The Series Series: Shards of Heaven by Michael Livingston

The Shards of Heaven-small[This review may contain trace amounts of David Bowie.]

The jacket copy for Michael Livingtson’s Shards of Heaven sounded promising. I asked for the ARC immediately, and bounced with joy when I found it in my mailbox. Alas, the press release tucked into the book described it as Dan Brown meets Indiana Jones.

Who am I to say Dan Brown is unreadable? Clearly millions of people find him otherwise. To me, though, Brown’s sentences and paragraphs are so relentlessly clunky, ugly, and boring, I am unable to care what happens to any of Brown’s characters. My one attempt to read The Da Vinci Code found me fighting the urge to throw the book across the room, several times on every page.

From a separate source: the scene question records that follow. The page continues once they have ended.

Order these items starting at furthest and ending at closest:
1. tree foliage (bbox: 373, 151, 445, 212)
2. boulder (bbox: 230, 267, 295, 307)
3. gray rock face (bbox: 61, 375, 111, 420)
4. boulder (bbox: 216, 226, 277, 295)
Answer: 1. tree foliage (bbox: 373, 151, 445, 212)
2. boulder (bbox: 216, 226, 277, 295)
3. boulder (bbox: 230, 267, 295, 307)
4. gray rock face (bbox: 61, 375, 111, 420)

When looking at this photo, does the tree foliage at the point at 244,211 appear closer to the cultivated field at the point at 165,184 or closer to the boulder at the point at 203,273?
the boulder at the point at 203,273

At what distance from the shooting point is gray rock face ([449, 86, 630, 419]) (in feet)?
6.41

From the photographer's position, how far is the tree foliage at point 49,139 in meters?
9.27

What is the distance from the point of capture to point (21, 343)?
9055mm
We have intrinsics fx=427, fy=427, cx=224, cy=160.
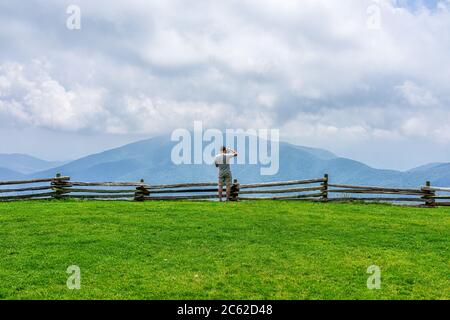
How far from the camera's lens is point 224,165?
19.8 m

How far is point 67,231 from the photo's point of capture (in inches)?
514

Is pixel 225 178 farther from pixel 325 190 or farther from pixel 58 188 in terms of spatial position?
pixel 58 188

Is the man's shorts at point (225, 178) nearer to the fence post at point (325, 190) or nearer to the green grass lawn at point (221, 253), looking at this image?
the green grass lawn at point (221, 253)

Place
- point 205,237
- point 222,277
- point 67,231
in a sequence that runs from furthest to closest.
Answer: point 67,231, point 205,237, point 222,277

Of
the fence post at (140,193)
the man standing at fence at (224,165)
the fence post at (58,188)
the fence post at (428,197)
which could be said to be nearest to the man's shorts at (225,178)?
the man standing at fence at (224,165)

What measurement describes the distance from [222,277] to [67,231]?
A: 662 cm

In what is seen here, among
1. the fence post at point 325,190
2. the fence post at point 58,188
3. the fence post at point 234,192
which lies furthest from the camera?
the fence post at point 58,188

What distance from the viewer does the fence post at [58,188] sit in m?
22.5

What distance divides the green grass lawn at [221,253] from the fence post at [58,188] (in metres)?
5.12

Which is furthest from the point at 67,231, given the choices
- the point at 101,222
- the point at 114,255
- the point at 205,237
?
the point at 205,237

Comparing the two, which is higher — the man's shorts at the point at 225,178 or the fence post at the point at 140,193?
the man's shorts at the point at 225,178

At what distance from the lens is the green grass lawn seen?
785 cm
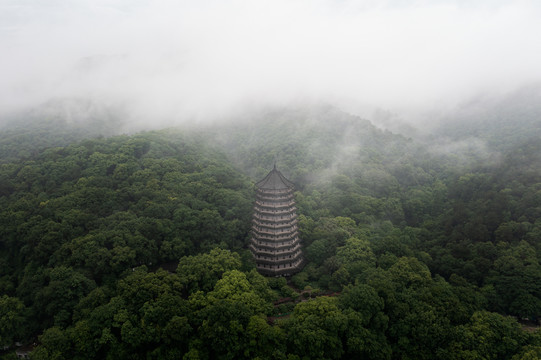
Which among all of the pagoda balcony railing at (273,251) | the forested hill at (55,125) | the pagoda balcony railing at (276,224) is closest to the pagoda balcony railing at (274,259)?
the pagoda balcony railing at (273,251)

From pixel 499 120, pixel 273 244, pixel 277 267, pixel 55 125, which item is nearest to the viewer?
pixel 277 267

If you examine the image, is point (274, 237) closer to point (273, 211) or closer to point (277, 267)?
point (273, 211)

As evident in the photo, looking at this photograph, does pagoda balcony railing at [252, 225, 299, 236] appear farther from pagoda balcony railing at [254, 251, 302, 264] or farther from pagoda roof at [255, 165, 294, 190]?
pagoda roof at [255, 165, 294, 190]

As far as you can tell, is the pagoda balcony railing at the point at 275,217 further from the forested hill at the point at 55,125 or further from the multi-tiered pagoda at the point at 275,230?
the forested hill at the point at 55,125

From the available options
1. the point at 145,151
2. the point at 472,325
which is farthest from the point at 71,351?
the point at 145,151

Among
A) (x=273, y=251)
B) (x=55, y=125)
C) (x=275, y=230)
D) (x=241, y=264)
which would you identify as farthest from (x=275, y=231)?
(x=55, y=125)

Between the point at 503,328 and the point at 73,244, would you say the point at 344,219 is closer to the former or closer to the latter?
the point at 503,328

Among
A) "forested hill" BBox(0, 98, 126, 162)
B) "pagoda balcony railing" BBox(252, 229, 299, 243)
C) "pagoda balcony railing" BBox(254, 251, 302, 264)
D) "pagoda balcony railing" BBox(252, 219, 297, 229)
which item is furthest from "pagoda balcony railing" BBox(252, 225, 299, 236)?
"forested hill" BBox(0, 98, 126, 162)
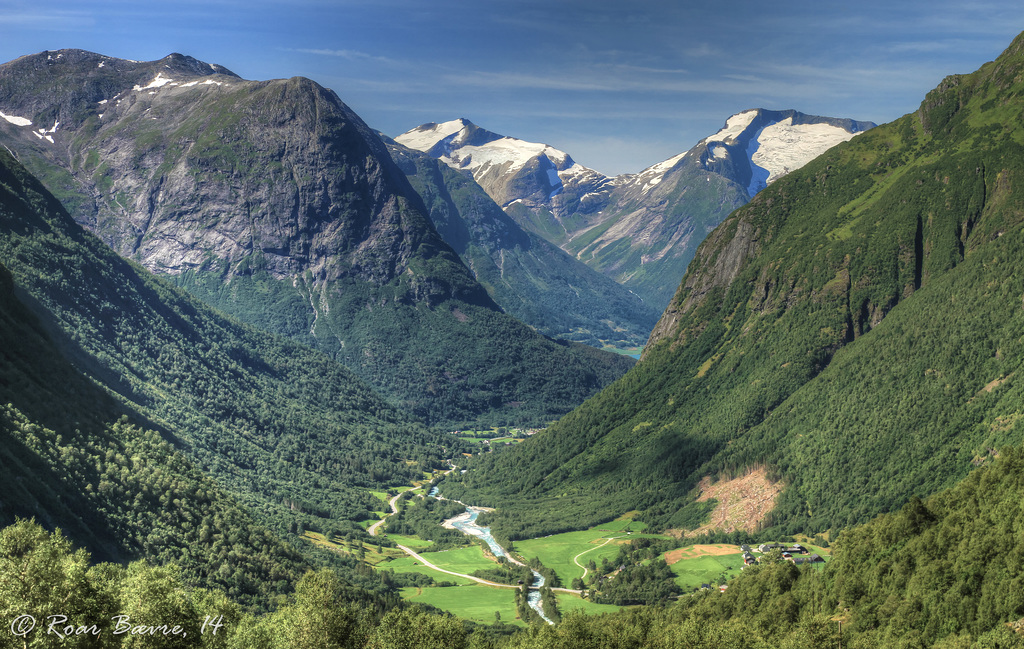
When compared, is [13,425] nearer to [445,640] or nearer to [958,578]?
[445,640]

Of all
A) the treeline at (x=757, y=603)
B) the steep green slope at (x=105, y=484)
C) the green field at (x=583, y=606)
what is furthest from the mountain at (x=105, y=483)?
the green field at (x=583, y=606)

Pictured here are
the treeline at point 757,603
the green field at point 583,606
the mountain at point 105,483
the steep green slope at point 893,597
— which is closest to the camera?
the treeline at point 757,603

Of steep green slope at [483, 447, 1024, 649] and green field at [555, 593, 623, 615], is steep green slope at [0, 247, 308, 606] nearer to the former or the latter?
green field at [555, 593, 623, 615]

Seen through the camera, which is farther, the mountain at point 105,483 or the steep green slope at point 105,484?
the steep green slope at point 105,484

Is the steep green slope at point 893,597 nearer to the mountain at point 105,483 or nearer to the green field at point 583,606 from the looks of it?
the green field at point 583,606

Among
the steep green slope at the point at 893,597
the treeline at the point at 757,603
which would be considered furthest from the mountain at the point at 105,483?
the steep green slope at the point at 893,597

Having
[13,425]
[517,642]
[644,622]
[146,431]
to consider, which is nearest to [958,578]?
[644,622]

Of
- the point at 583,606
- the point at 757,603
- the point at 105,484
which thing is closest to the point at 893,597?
the point at 757,603

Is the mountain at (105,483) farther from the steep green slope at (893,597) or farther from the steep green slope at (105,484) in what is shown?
the steep green slope at (893,597)

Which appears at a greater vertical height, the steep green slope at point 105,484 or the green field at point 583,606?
the steep green slope at point 105,484

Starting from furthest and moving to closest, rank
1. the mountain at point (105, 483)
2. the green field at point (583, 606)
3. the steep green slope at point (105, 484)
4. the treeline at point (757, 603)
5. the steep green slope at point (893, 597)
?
the green field at point (583, 606)
the steep green slope at point (105, 484)
the mountain at point (105, 483)
the steep green slope at point (893, 597)
the treeline at point (757, 603)

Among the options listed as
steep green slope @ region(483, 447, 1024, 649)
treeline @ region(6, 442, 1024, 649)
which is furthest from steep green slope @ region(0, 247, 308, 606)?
steep green slope @ region(483, 447, 1024, 649)
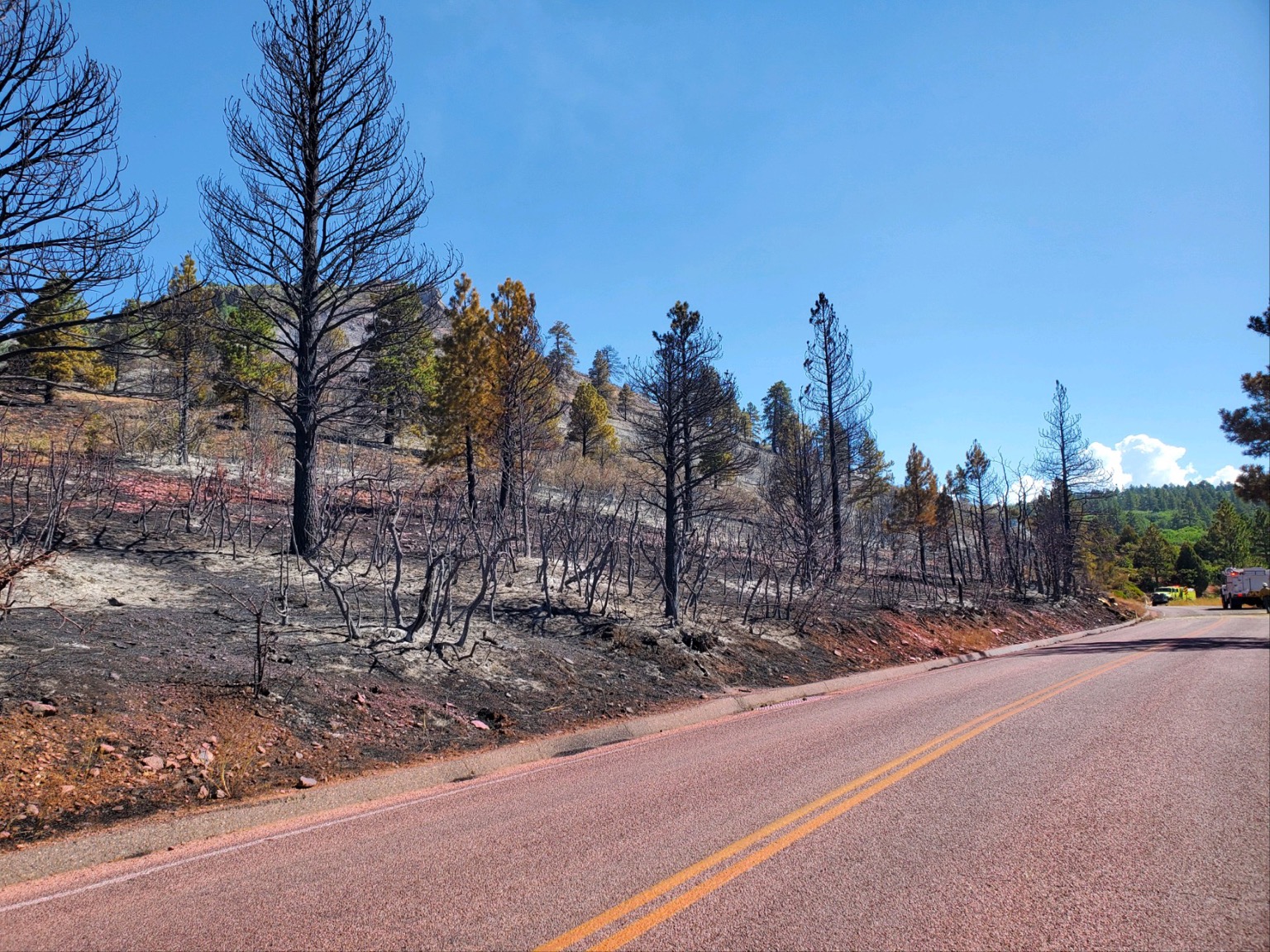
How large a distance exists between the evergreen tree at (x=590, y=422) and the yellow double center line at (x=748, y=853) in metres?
48.4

So the press release made me fear for the well-being of Michael Livingston’s novel. I also feared for my own domestic tranquility: Now that I have children, my household’s penalty for throwing books is a five-minute time-out.

Which was I to believe? The blockbuster-bluster elevator pitch, or the cover copy?

[A]s civil war rages from Rome to Alexandria, and vast armies and navies battle for supremacy, a secret conflict may truly shape the course of history: two sons of Caesar have set out on a ruthless quest to find and control the Shards of Heaven, legendary artifacts said to possess the very power of the gods — or of the one God. Caught up in these cataclysmic events, and the hunt for the Shards, are a pair of exiled Roman legionnaires, a Greek librarian of uncertain loyalties, assassins, spies, slaves . . . and the ten-year-old daughter of Cleopatra herself.

Shards of Heaven has so many of the things Black Gate readers love — epic sweep, battle and brawl, ancient secrets, women one underestimates at one’s peril, and world-shaking magic. Michael Livingston has some nice writing chops. The secret history clearly has a mountain of real historical research to give it depth. How can such a book go wrong?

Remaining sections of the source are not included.